A family offense petition may be dismissed without a hearing where the petition fails to set forth factual allegations which, if proven, would establish that the respondent has committed a qualifying family offense (see Matter of Marino v. Marino, 110 A.D.3d 887, 972 N.Y.S.2d 919 ; Matter of Dowgiallo v. Williams, 99 A.D.3d 708, 709, 951 N.Y.S.2d 404 ; Matter of Price v. Jenkins, 92 A.D.3d 787, 938 N.Y.S.2d 452 ; Matter of Davis v. Venditto, 45 A.D.3d 837, 838, 846 N.Y.S.2d 365 ; cf. Family Ct. Act § 821 ). “In determining whether a petition alleges an enumerated family offense, the petition must be liberally construed, the facts alleged in the petition must be accepted as true, and the petitioner must be granted the benefit of every favorable inference” (Matter of Arnold v. Arnold, 119 A.D.3d 938, 939, 989 N.Y.S.2d 879 ; see Matter of Smith v. Howard, 113 A.D.3d 781, 978 N.Y.S.2d 856 ; Matter of Cote v. Berger, 112 A.D.3d 821, 822, 978 N.Y.S.2d 54 ; Matter of Clark v. Ormiston, 101 A.D.3d 870, 871, 954 N.Y.S.2d 903 ).
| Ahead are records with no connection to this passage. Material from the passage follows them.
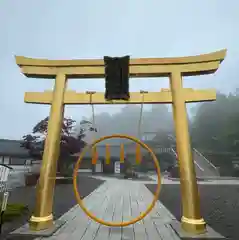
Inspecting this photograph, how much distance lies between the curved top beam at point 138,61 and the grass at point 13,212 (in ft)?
11.9

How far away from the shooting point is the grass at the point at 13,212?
19.3ft

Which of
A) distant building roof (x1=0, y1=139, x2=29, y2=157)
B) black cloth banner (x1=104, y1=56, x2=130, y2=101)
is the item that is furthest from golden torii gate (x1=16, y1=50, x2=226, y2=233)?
distant building roof (x1=0, y1=139, x2=29, y2=157)

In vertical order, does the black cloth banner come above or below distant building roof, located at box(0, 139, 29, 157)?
below

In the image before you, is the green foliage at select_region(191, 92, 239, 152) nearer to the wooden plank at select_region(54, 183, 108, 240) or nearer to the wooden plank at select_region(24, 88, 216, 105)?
the wooden plank at select_region(24, 88, 216, 105)

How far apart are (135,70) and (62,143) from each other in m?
14.1

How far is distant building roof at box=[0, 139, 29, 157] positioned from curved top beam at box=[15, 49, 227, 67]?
900 inches

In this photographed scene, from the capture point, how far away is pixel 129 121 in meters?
7.51

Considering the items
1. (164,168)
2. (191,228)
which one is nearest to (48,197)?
(191,228)

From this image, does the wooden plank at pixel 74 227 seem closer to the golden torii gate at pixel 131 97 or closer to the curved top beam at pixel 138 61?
the golden torii gate at pixel 131 97

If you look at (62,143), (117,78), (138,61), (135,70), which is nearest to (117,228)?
(117,78)

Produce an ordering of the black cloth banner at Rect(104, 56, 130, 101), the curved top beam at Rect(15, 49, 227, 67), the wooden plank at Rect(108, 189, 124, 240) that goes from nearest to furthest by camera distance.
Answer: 1. the wooden plank at Rect(108, 189, 124, 240)
2. the black cloth banner at Rect(104, 56, 130, 101)
3. the curved top beam at Rect(15, 49, 227, 67)

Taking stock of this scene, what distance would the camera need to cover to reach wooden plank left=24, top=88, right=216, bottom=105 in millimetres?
4988

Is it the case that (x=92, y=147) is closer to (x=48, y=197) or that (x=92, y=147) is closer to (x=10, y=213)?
(x=48, y=197)

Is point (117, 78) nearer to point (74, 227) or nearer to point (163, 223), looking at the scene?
point (74, 227)
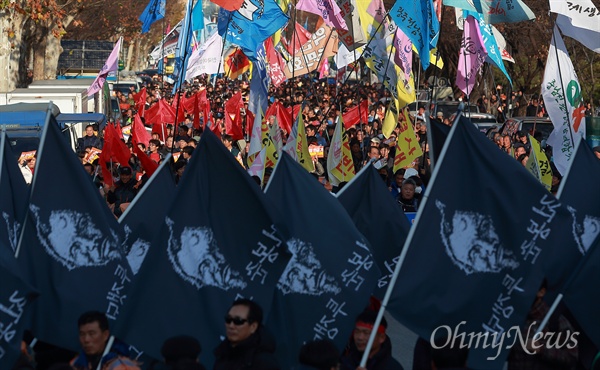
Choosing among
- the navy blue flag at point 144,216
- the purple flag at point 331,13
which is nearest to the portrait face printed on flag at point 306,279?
the navy blue flag at point 144,216

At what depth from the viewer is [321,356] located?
5684 millimetres

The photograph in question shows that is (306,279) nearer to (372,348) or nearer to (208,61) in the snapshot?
(372,348)

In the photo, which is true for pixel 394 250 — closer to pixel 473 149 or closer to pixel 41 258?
pixel 473 149

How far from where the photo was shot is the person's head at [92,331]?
6281mm

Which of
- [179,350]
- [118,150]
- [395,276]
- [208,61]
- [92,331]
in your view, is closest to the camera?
[179,350]

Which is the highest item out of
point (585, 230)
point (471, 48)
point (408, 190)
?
point (585, 230)

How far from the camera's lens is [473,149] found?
22.2 feet

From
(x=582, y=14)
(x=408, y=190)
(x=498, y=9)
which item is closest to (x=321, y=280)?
(x=408, y=190)

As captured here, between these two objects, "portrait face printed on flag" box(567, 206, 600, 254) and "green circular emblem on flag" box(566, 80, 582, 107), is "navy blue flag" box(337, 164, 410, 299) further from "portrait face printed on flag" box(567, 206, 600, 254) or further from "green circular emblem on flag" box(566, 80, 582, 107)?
"green circular emblem on flag" box(566, 80, 582, 107)

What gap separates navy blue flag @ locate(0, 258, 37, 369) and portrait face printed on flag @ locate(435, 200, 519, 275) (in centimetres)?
213

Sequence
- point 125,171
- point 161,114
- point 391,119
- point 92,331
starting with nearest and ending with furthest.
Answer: point 92,331 < point 125,171 < point 391,119 < point 161,114

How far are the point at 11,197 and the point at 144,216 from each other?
885 millimetres

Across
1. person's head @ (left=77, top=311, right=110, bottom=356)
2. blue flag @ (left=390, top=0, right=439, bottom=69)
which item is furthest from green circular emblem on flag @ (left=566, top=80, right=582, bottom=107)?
person's head @ (left=77, top=311, right=110, bottom=356)

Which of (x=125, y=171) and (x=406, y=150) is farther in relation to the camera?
(x=406, y=150)
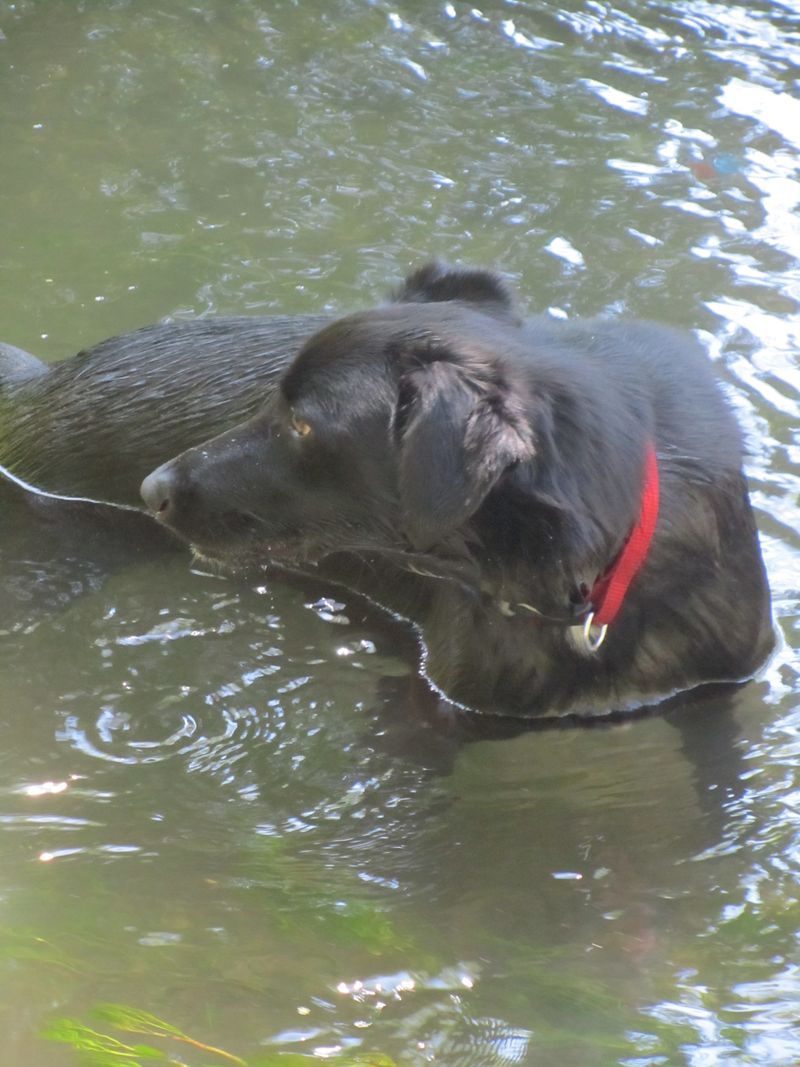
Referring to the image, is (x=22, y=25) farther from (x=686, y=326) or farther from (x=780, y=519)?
(x=780, y=519)

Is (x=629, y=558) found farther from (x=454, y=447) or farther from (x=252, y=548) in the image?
(x=252, y=548)

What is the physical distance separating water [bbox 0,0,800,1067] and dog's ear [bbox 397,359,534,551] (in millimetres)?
1010

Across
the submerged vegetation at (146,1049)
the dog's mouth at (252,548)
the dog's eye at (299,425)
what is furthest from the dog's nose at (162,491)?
the submerged vegetation at (146,1049)

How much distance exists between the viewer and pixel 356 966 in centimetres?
284

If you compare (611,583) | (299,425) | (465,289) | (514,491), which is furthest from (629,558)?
(465,289)

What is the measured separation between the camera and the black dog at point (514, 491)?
10.0ft

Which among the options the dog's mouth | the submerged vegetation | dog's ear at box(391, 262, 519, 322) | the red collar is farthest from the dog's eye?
the submerged vegetation

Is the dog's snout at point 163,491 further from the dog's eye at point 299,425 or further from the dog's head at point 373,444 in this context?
the dog's eye at point 299,425

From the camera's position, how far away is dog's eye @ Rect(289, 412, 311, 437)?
11.3 feet

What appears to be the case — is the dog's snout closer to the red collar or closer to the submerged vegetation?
the red collar

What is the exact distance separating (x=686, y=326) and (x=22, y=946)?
4.01 metres

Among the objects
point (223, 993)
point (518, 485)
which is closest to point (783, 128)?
point (518, 485)

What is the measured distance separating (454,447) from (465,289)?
1.13 m

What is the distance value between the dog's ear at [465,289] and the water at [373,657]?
48.0 inches
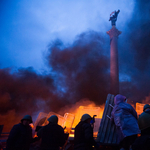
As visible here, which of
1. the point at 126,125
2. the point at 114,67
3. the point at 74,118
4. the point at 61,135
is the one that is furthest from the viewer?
the point at 114,67

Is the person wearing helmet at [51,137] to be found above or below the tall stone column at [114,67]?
below

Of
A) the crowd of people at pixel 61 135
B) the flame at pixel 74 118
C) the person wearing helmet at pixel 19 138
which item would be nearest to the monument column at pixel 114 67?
the flame at pixel 74 118

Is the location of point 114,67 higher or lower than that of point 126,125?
higher

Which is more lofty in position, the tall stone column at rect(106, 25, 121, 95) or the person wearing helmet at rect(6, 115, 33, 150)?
the tall stone column at rect(106, 25, 121, 95)

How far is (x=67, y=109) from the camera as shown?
12.9 meters

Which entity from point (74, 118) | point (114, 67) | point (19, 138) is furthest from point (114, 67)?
point (19, 138)

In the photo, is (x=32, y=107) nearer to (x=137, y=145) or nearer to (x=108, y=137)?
(x=108, y=137)

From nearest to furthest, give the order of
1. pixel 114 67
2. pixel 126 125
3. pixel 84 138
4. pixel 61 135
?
pixel 84 138 → pixel 61 135 → pixel 126 125 → pixel 114 67

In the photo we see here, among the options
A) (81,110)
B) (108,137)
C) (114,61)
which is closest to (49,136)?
(108,137)

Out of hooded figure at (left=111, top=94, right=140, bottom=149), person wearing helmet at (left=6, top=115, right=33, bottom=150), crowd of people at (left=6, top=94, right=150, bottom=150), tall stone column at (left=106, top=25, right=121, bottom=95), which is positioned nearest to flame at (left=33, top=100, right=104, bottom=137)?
hooded figure at (left=111, top=94, right=140, bottom=149)

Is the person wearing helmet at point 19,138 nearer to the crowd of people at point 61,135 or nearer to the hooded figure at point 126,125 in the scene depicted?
the crowd of people at point 61,135

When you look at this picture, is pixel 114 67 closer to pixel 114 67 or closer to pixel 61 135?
pixel 114 67

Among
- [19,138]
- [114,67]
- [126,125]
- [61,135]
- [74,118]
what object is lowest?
[19,138]

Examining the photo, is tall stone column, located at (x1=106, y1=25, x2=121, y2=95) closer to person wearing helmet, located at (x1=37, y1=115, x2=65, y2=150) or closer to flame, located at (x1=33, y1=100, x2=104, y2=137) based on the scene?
flame, located at (x1=33, y1=100, x2=104, y2=137)
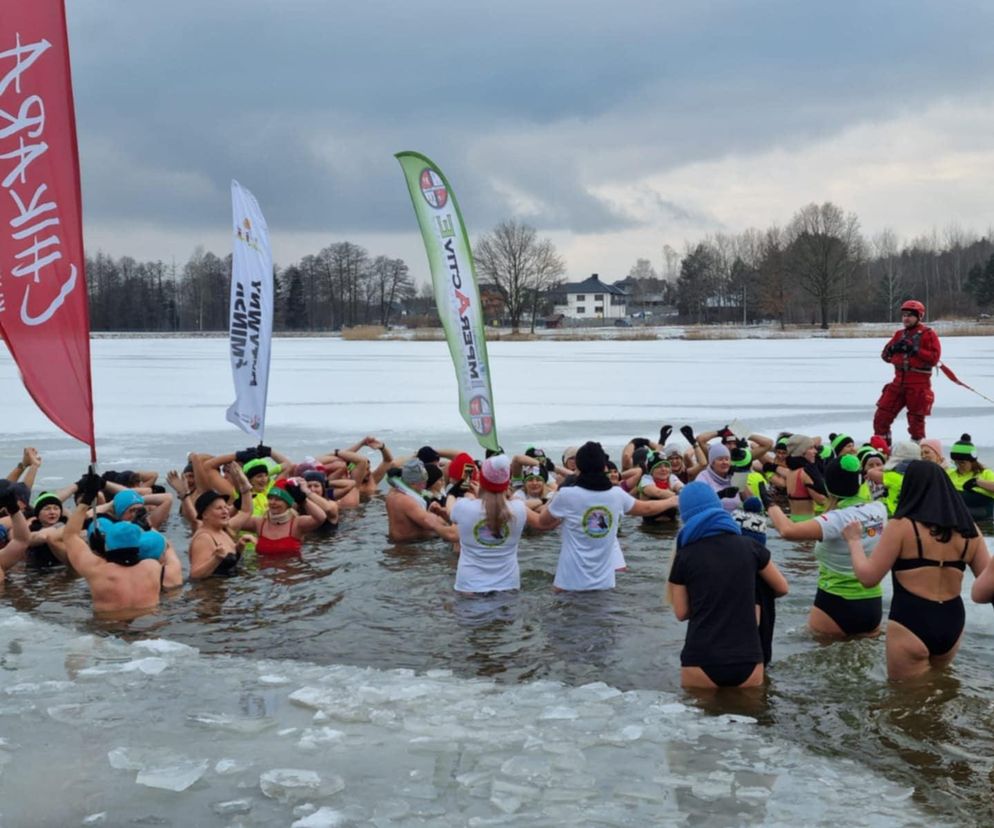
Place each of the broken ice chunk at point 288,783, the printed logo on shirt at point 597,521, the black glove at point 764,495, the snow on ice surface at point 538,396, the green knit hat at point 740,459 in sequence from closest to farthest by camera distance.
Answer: the broken ice chunk at point 288,783, the printed logo on shirt at point 597,521, the black glove at point 764,495, the green knit hat at point 740,459, the snow on ice surface at point 538,396

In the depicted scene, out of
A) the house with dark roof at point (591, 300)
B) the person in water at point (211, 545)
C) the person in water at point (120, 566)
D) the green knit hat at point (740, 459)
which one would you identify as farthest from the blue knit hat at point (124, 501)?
the house with dark roof at point (591, 300)

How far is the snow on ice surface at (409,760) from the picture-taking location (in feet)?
13.1

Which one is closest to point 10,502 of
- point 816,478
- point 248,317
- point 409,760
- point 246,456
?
point 246,456

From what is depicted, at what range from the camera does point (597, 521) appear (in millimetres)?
6988

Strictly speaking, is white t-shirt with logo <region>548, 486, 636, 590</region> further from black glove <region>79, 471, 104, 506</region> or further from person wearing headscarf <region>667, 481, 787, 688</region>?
black glove <region>79, 471, 104, 506</region>

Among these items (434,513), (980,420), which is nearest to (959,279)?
(980,420)

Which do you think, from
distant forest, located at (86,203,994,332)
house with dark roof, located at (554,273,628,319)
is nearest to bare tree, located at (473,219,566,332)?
distant forest, located at (86,203,994,332)

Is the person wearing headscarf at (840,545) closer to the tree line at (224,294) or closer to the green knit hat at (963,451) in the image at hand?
the green knit hat at (963,451)

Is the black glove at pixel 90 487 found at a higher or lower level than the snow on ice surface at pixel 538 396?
higher

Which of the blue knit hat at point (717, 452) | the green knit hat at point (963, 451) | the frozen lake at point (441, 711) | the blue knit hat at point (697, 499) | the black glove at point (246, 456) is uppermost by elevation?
the blue knit hat at point (697, 499)

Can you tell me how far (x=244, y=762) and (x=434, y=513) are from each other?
4.84 metres

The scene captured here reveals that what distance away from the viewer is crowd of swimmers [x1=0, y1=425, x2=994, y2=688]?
479 centimetres

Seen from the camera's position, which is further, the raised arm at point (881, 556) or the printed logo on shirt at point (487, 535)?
the printed logo on shirt at point (487, 535)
Contrary to the findings of the Family Court, liberally construing the allegations of the family offense petition and giving it the benefit of every possible favorable inference, the petition adequately alleged that the respondent had committed the family offense of harassment in the second degree, in that, with intent to harass, annoy, or alarm the petitioner, he threatened to subject her to physical contact (see Family Ct. Act § 812[1] ; Penal Law § 240.26[1] ). Accordingly, the court erred in dismissing the petition on the ground that the allegations do not constitute a family offense.
In light of our determination, we need not determine whether the alternate ground raised by the petitioner requires reversal. However, because we are remitting the matter for further proceedings on the petition, we note that Family Court Act § 262(a)(ii) confers the right to the assistance of counsel upon parties in a proceeding brought pursuant to Family Court Act article 8. The statute further provides that “[w]hen such person first appears in court, the judge shall advise such person before proceeding that he or she has the right to be represented by counsel of his or her own choosing, of the right to have an adjournment to confer with counsel, and of the right to have counsel assigned by the court in any case where he or she is financially unable to obtain the same” (Family Ct. Act § 262[a] ). Here, the Court Attorney Referee failed to advise the petitioner of her right to counsel as required by Family Court Act § 262.
DILLON, J.P., COHEN, MILLER and BRATHWAITE NELSON, JJ., concur.